De cigarros y otras mierdas

Cometo el error en buscarme en el humo de los cigarros que consumo de soplo en soplo. Qué raro eso de llamarlo así, cuando uno no sopla, sino que traga. Y fumo para luego ver películas acerca de personas que se están muriendo de cáncer. Y lloro. Lloro por lo bonito del sufrimiento, ese que nos hace más personas y nos vuelve un poco más videntes de los colores, de los sabores y de los sonidos. Lloro porque siento miedo. Creo que estoy obsesionada con ello. A veces pienso que estoy muriendo, que alguna enfermedad me consume y por eso he bajado cinco kilos, por eso se desvanece esa del espejo que me mira con una tristeza de esas que solo aparecen en un irreversible adiós.

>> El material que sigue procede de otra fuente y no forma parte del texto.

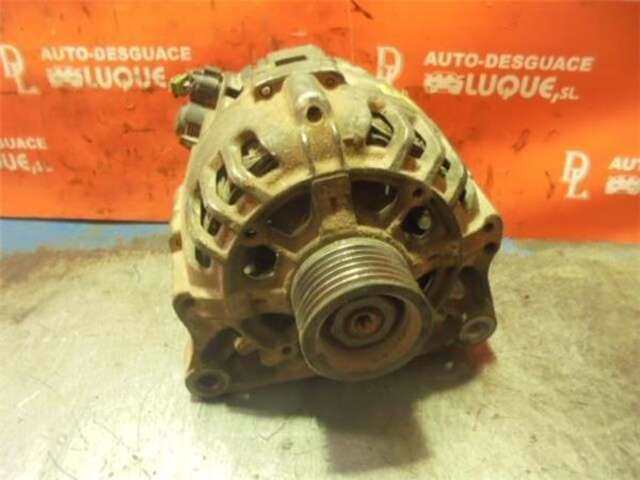 Foto 2ª: Alternador Peugeot 307 1.6 BIOFLEX [NFU (TU5JP4)]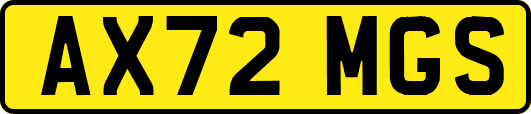 AX72MGS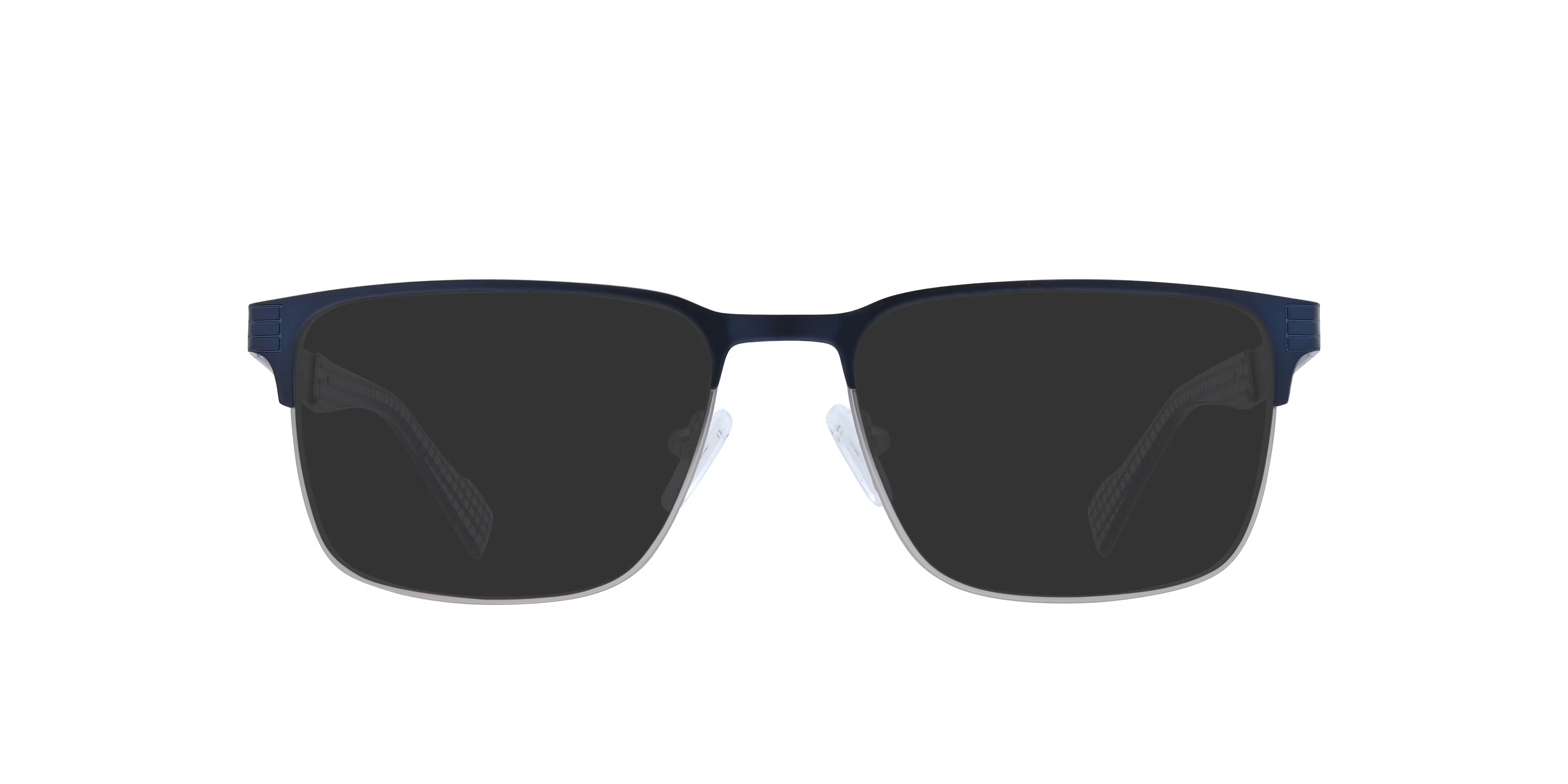 Stanley BN Rectangle Blue Glasses for Men 7 Stanley BN Rectangle Blue Glasses for Men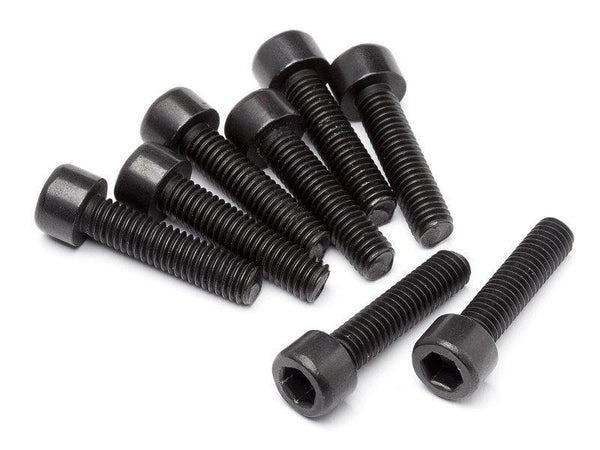 MV24084 Maverick Button Head Screw M6X25mm 8 Pcs [MV24084]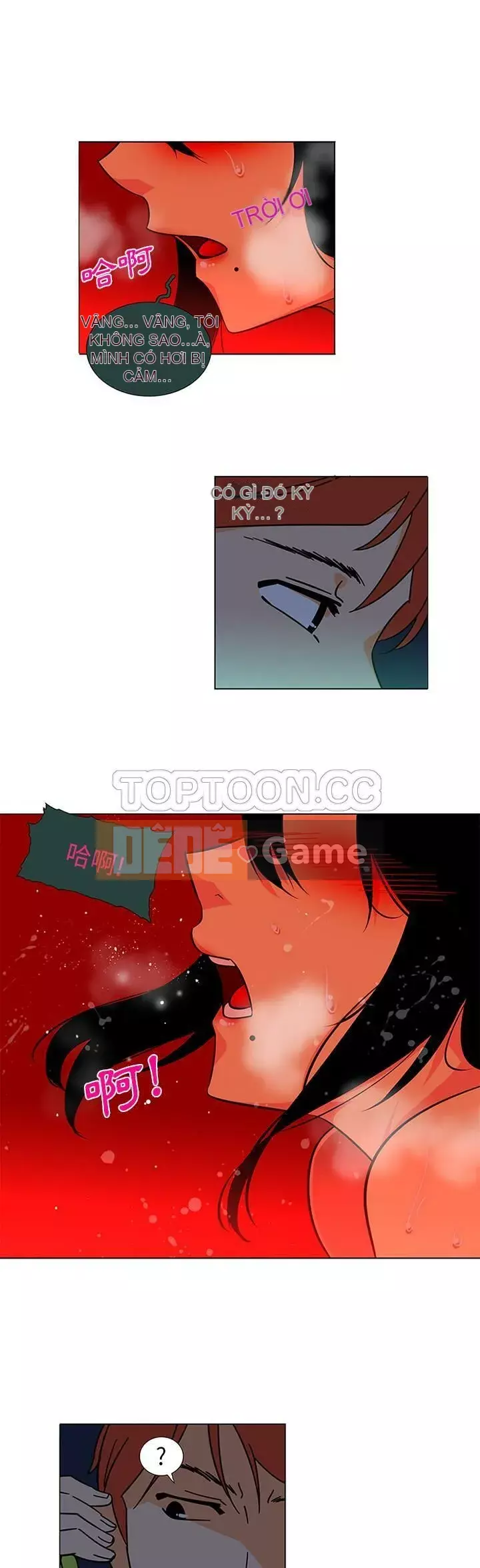 Sản phụ khoa khéo léo Chương 1-50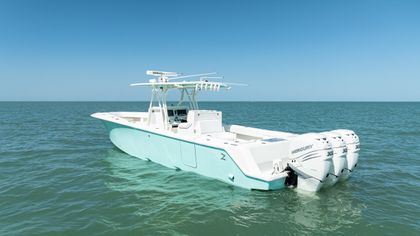 39' Seavee 2015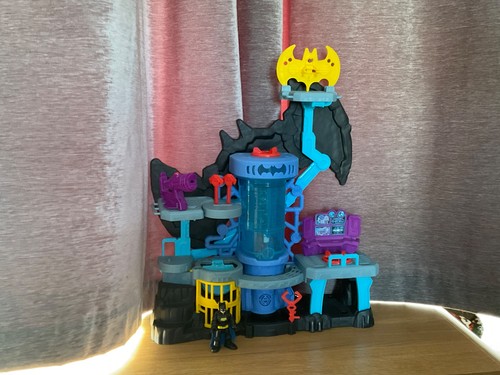 Imaginext super friends - dc,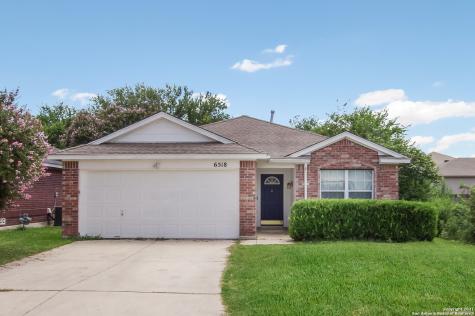 6518 Chasethorn Drive San Antonio TX 78249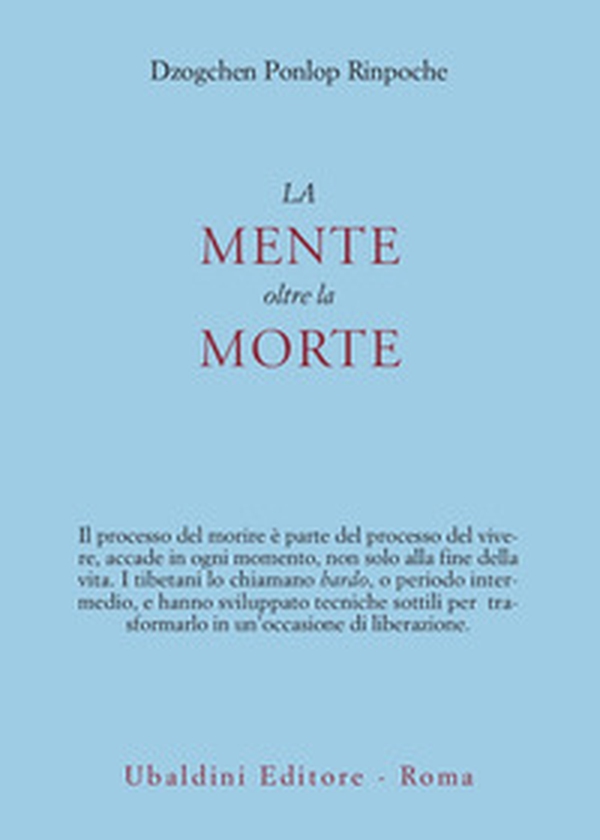 La mente oltre la morte - Librerie.coop La mente oltre la morte - Librerie.coop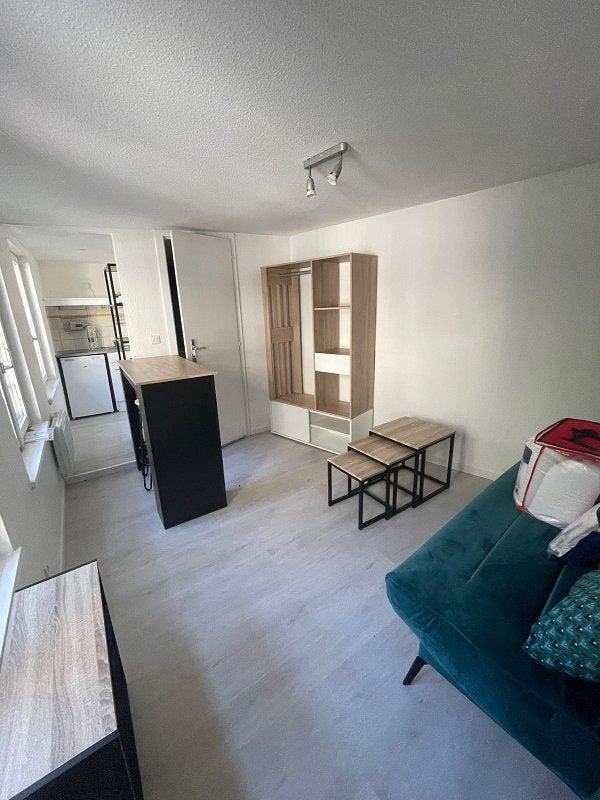 Flat Rue du Faisan in Strasbourg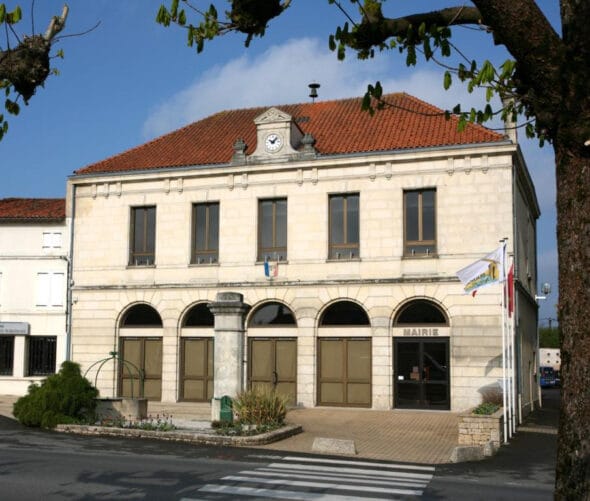 Beauvoir-sur-Niort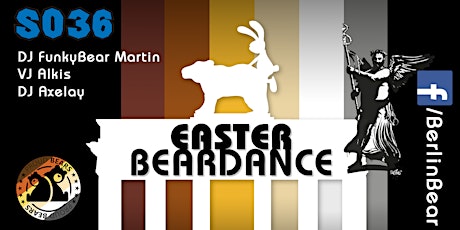 Easter BearDance 2019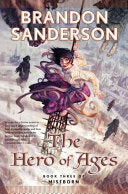 The Hero of Ages 9780765316899 Brandon Sanderson Brukte bøker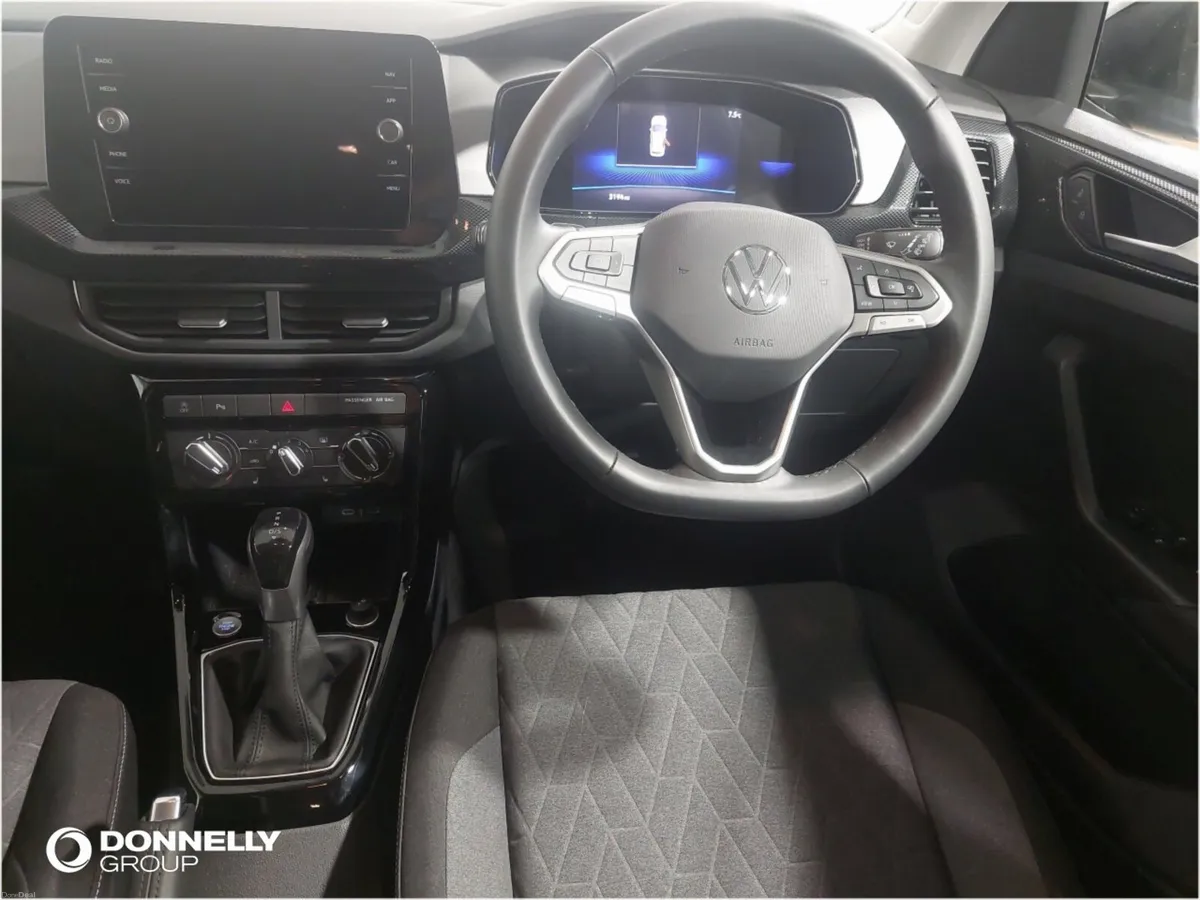 Volkswagen T-cross Estate Match - Image 6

Pero después me tranquilizo un poco y me digo "no pasa nada, loca. No es el cáncer, es la vida que cada minuto se pudre y se convierte en muerte". Entonces enciendo otro pucho y me regalo una nueva cerveza. Y a veces no lo enciendo y no la destapo. Es que las palabras llegan cuando uno menos se lo espera. Agarro el cigarro y lo aprieto así hasta que estalla la bolita mentolada y me lo pongo entre los labios y ahí se queda, mientras le doy duro a esa cosa llamada teclado. Y nace toda mi mierda. Mi boca hace todo el trabajo, mi cuerpo finge estar fumando, pero solo siento ese fresquito del mentol y el filtro que se humedece y se vuelve un poco pegajoso. Me imagino que así escribía Augustus Waters, pero claro, no soy igual de sexy que él, ni cuento con su sonrisa de medio lao'. Ni me ama una Hazel Grace. Aún no estoy muerta. Eso creo.